== ACTION ITEM ==
Reproduce the editorial on Quebec's proposed Charter of Values below, word for word, leaving out the listing that follows it.

== SOURCE DOCUMENT ==
[Start of section]

Quebec Premier Pauline Marois respond to Opposition questions as the legislature resumes for its fall session Tuesday, September 17, 2013 at the legislature in Quebec City. THE CANADIAN PRESS/Jacques BoissinotJacques Boissinot/The Canadian Press

Comparing the Parti Québécois government's looming Charter of Quebec Values to the province's 36-year-old Charter of the French Language, as Premier Pauline Marois and her party have loudly been doing of late, is at best fraught and at worst odious. No one should be fooled by this tactic.

Mme. Marois has said that the values charter will be "a strong unifying element for Quebeckers, the way it was with Bill 101." The PQ, meanwhile, has posted on its website a quiz that compares the headlines generated by the tabling and passage of Bill 101 in 1977 to reaction to the Charter of Values. Did a Washington newspaper call a proposed Quebec charter an "oppressive measure" in 1977 or 2013? When was it that a federalist politician claimed a proposed charter would create a "Quebec ghetto"?

It doesn't matter. We get the implications: that the negative reception for the values charter is proof of its virtue; and that those who gainsay today will be proven wrong by history tomorrow.

This is ridiculous. The language charter, while contentious, addressed a specific, documented problem – the decline of the French language and the unfair predominance of English in business. As well, it applied equally across the entire population: The French majority were as restricted as the province's minority populations in their language choices. Time and court challenges have smoothed out the language law's rougher edges. Few people now argue that it needs to be repealed.

The values charter, on the other hand, is without justification. No one in government has credibly demonstrated the existence of a social ill involving provincial employees wearing conspicuous religious symbols. The new charter corrects nothing, and it unfairly targets a small minority of people of various faiths while leaving unperturbed the province's mostly non-religious majority.

The only things Bill 101 and the proposed new law share are the word "charter" and the PQ's vast capacity for fomenting cultural tension. And that is the most worrisome part of watching the leaders of the modern PQ ride the coattails of the Charter of the French Language: Unable to form a winning argument in favour of their movement, they are chipping away at the hard-won social cohesion their predecessors built, and waiting to see where it leads.

[End of section]

== STORED DATA ==
[Start of section]

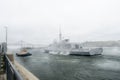 FREMM Languedoc & Svitzer Cartier tugboat Royalty Free Stock Photo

[End of section]

== RESPONSE TO THIS EXERCISE ==
Quebec Premier Pauline Marois respond to Opposition questions as the legislature resumes for its fall session Tuesday, September 17, 2013 at the legislature in Quebec City. THE CANADIAN PRESS/Jacques BoissinotJacques Boissinot/The Canadian Press

Comparing the Parti Québécois government's looming Charter of Quebec Values to the province's 36-year-old Charter of the French Language, as Premier Pauline Marois and her party have loudly been doing of late, is at best fraught and at worst odious. No one should be fooled by this tactic.

Mme. Marois has said that the values charter will be "a strong unifying element for Quebeckers, the way it was with Bill 101." The PQ, meanwhile, has posted on its website a quiz that compares the headlines generated by the tabling and passage of Bill 101 in 1977 to reaction to the Charter of Values. Did a Washington newspaper call a proposed Quebec charter an "oppressive measure" in 1977 or 2013? When was it that a federalist politician claimed a proposed charter would create a "Quebec ghetto"?

It doesn't matter. We get the implications: that the negative reception for the values charter is proof of its virtue; and that those who gainsay today will be proven wrong by history tomorrow.

This is ridiculous. The language charter, while contentious, addressed a specific, documented problem – the decline of the French language and the unfair predominance of English in business. As well, it applied equally across the entire population: The French majority were as restricted as the province's minority populations in their language choices. Time and court challenges have smoothed out the language law's rougher edges. Few people now argue that it needs to be repealed.

The values charter, on the other hand, is without justification. No one in government has credibly demonstrated the existence of a social ill involving provincial employees wearing conspicuous religious symbols. The new charter corrects nothing, and it unfairly targets a small minority of people of various faiths while leaving unperturbed the province's mostly non-religious majority.

The only things Bill 101 and the proposed new law share are the word "charter" and the PQ's vast capacity for fomenting cultural tension. And that is the most worrisome part of watching the leaders of the modern PQ ride the coattails of the Charter of the French Language: Unable to form a winning argument in favour of their movement, they are chipping away at the hard-won social cohesion their predecessors built, and waiting to see where it leads.